The Court’s balance of power changes one death at a time, as we’ve all been reminded by the passing of Supreme Court Justice Antonin Scalia. In recent times, Supreme Court justices have timed their retirements to allow a president with similar politics to fill their seat, so that ideological change on the Court occurs slowly and largely by chance.
Remarkably, Republican presidents over the postwar period squandered several opportunities to transform the Court. As a result, the Court has polarized more slowly than in Congress or nationwide. That helps to explain Republicans’ expected refusal to consider any Obama nominee short of a Scalia clone.
This is the first time a president has the chance to transform the Court in a period in which Court polarization is at an all-time high. Confirming an Obama-preferred liberal nominee today would give us the first ideologically homogeneous majority since Earl Warren led the Court a half-century ago.
Republicans missed opportunities to stack the Court ideologically
As I show in “American Gridlock” (Chapter 8), presidents from Harry Truman to George H.W. Bush failed to consistently appoint reliable ideologues to the Court, for two reasons: because they frequently did not put ideology first, and because they often faced divided government. Despite having made 12 out of the last 16 appointments, Republican presidents missed many opportunities to transform the Court.
As a result, a majority coalition of reliable conservatives never coalesced — despite the GOP’s frequent control of the White House. From Nixon to George H.W. Bush, Republican presidents made 10 straight appointments, six of which could have replaced liberals with reliable conservatives. But not all did.
The chart below shows the consequences of GOP presidents’ appointments. In “American Gridlock,” I analyze justices’ tendencies to join liberal and conservative majority opinions.
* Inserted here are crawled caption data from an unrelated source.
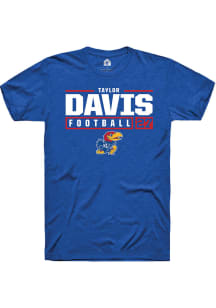 Taylor Davis  Kansas Jayhawks Blue Rally NIL Stacked Box Short Sleeve T Shirt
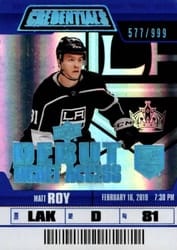 2019-20 Upper Deck Credentials Base Set Matt Roy #54 card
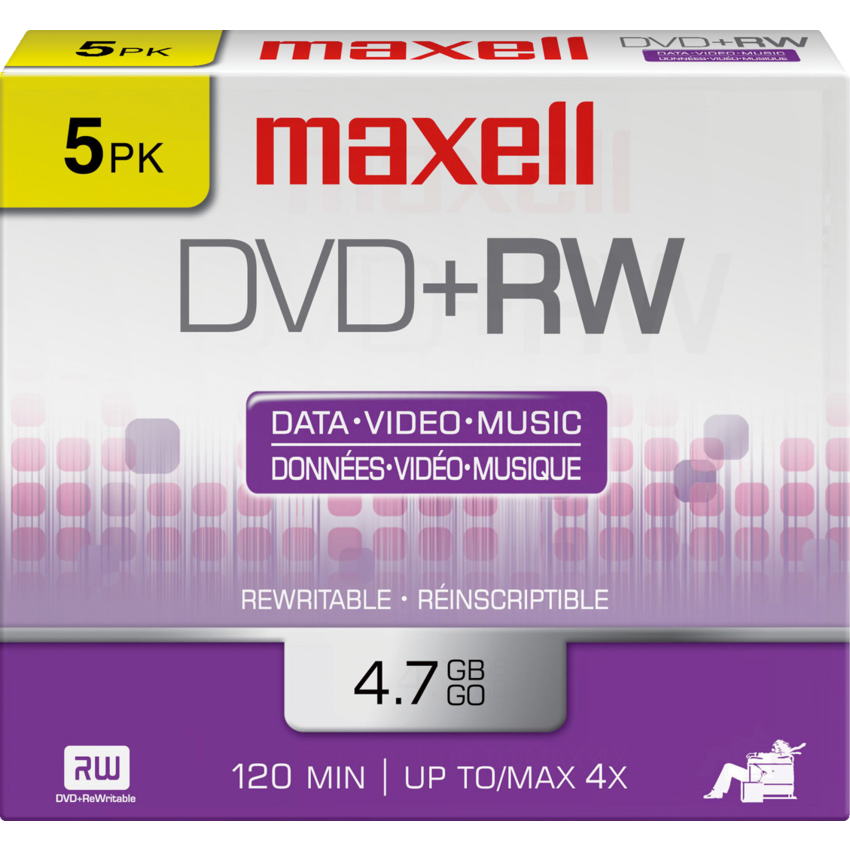 Maxell DVD+RWs 4X 4.7 GB 5/pkg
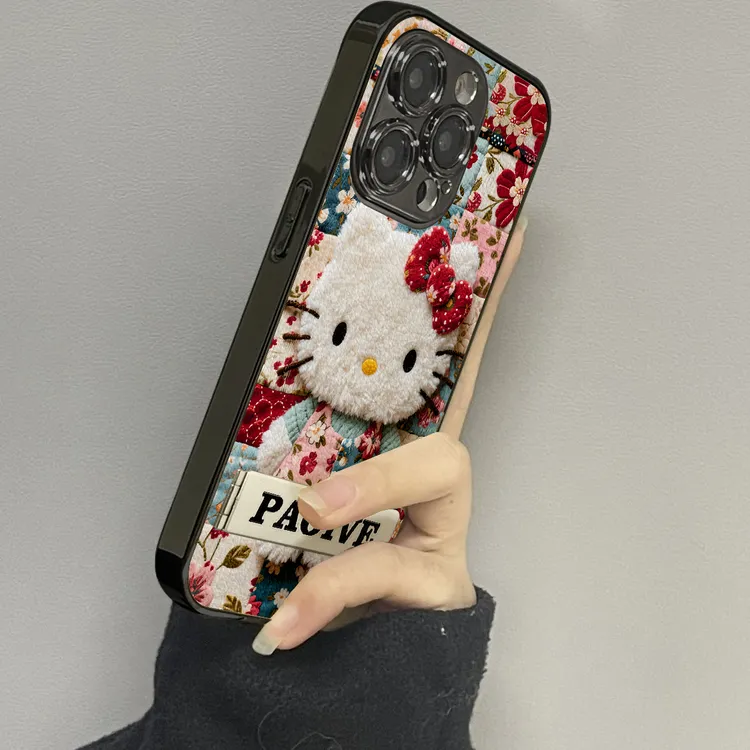 黑边碎花裙kt猫适用苹果16ProMax手机壳iPhone华为OPPO小米vivo套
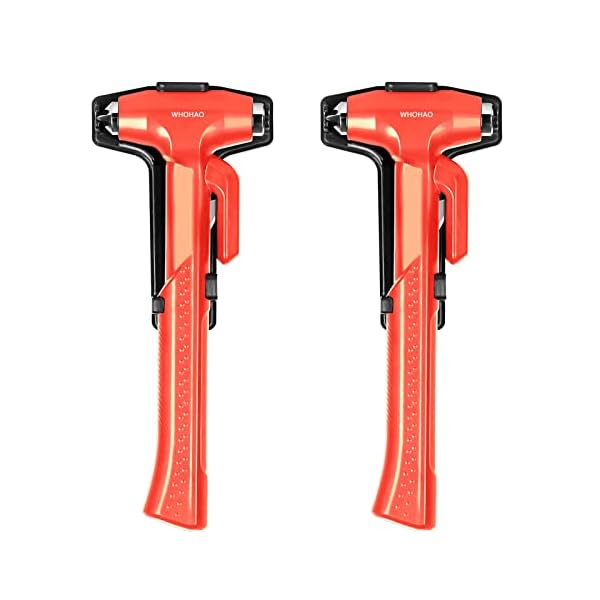 【送料無料】緊急脱出用ハンマー 2点セット 3 in 1 車用ハンマー 窓ガラス破れ シートベルトカッター付..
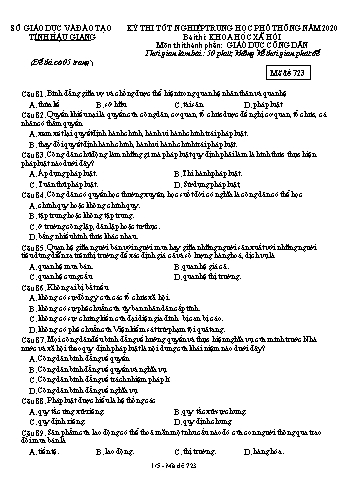 Đề thi thử Tốt nghiệp THPT môn GDCD năm 2020 - Mã đề: 723 - Sở GD&ĐT Hậu Giang (Kèm đáp án)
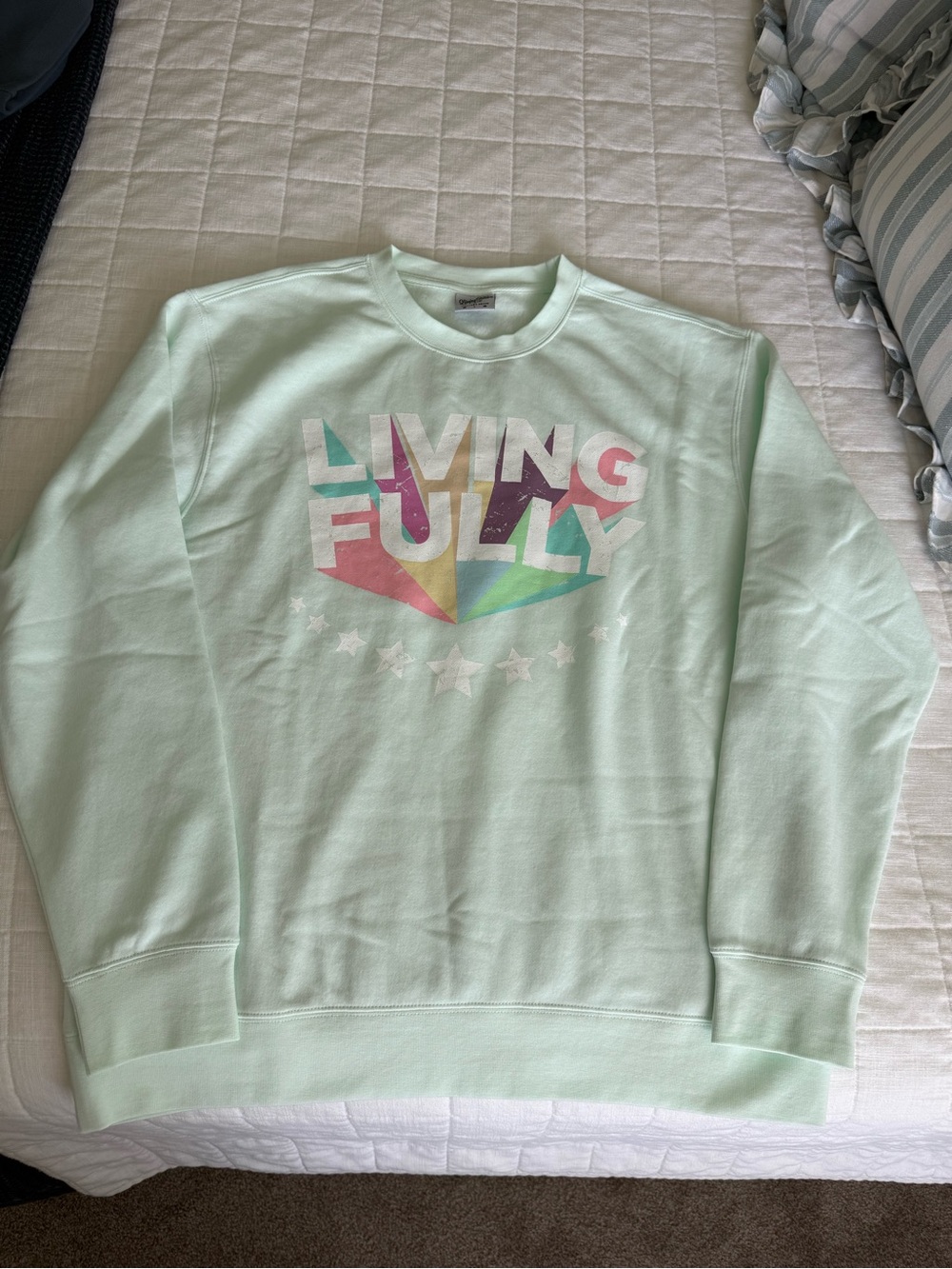 Living Fully Mint Graphic Crewneck Sweatshirt- size L- Mallory Ervin collection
Based on that research, justices serving between 1946 and 2013 are designated as reliable ideologues or swing voters. The chart displays select Courts from the late 1960s to the present. We can easily see three trends.
First, several Republican appointees became key swing justices, which gave the Court a robust center (particularly between 1975 and 1981). That meant that the Court became polarized more slowly than Congress did over the same period.
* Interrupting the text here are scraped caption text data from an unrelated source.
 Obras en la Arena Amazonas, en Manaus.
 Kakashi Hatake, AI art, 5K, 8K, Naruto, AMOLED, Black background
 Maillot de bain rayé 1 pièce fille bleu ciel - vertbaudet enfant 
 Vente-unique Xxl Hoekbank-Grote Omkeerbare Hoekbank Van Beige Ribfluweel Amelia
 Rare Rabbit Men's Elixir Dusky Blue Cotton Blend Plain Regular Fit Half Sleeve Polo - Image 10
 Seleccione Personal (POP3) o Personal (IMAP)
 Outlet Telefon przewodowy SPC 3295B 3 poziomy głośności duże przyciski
Second, this era witnessed liberal conversions by Republican-appointed Justices Blackmun, Stevens and Souter. That balanced liberal and conservative poles.
Third, the Court did not reach its greatest level of polarization until 2006. Although the political center of the Court has shrunk over time, Justice Anthony Kennedy’s swing votes have limited Court polarization. To be sure, the Court has gotten more ideologically polarized, but more slowly than perhaps expected.
In response to six consecutive strategic retirements, the likes of which were more rare before the 1990s, Presidents Clinton, George W. Bush and Obama chose nominees who were ideologically compatible and reliably so. During all six of these nominations, the president’s party also controlled the Senate.
That’s what solidified liberal and conservative coalitions, “sorted” the Court by party for the first time in 2010, and produced the most polarized Court in history.
This battle has been coming for a while — and it’s a big one
The death of an ideologically reliable conservative while a liberal president is serving means this appointment has higher stakes than most. It comes in a new era of contentious nomination battles, as liberals and conservatives scramble to transform the Court or prevent the other side from doing so.
Senate Republicans say they will block consideration of a late-term nomination from Obama. Certainly the GOP Senate will likely hold up any nominee that moves the Court even slightly to the left — i.e., anyone to Justice Kennedy’s left. Any moderate or center-right justice similar to Kennedy will also face intense scrutiny because it would mark a return to the 1994-2005 Court where there were two swing justices—O’Connor and Kennedy. Those years were not kind to conservatives; 57 percent of highly salient rulings broke in the liberal direction.
Senate Republicans aim to wait until a new president takes office in 2017. If the new president in 2017 is a Democrat, we will still have the “perfect storm” scenario. That’s a bit of a gamble for Republicans, as a new president might have more political capital to expend on a nominee.
If Democrats gain the White House this November, perhaps Republicans would work with President Obama on a consensus pick in a lame-duck session, ceding as little ideological ground as possible on the Court. But Obama could say “no thank you” and let his Democratic successor get someone better.
Absent a Democratic filibuster, a Republican presidential appointment in 2017 would be far less contentious, since a conservative nominee would not change the ideological balance of power on the Court. A Democratic filibuster, however, could incite Republicans to go nuclear — banning filibusters of Supreme Court appointments.
In other words, no matter who wins the election, the nomination could be even more combustible next year.
Brandon L. Bartels is an associate professor and the director of graduate studies in the department of political science at George Washington University.